Material for this task section start

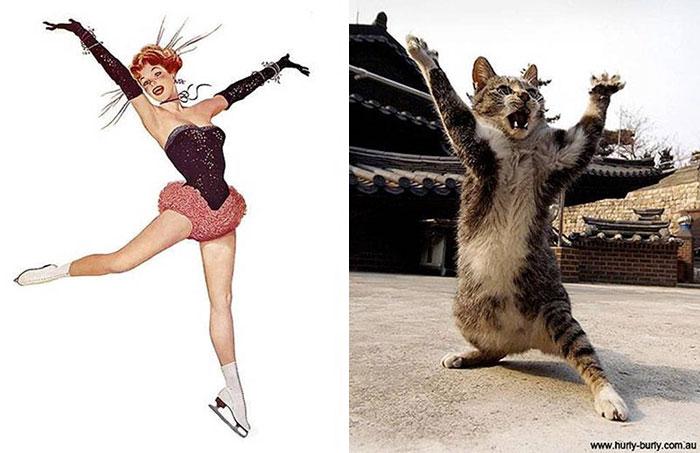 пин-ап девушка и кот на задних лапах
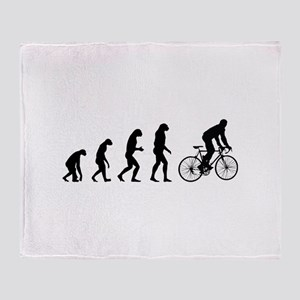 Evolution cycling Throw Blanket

Material for this task section end
Material for this task section start

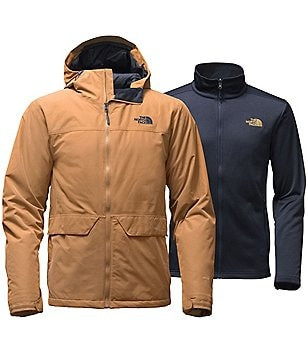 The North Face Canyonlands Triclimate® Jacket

Material for this task section end
Material for this task section start

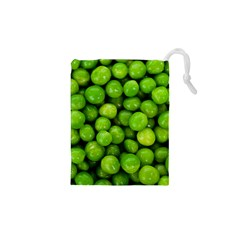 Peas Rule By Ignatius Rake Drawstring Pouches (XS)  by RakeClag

Material for this task section end

Action item
What do the entries above read from the line containing "пин-ап девушка и кот на задних лапах" through the line containing "Evolution cycling Throw Blanket"? Output those lines exactly, both ends included, with the pictures left out.

Your solution
 пин-ап девушка и кот на задних лапах
 Evolution cycling Throw Blanket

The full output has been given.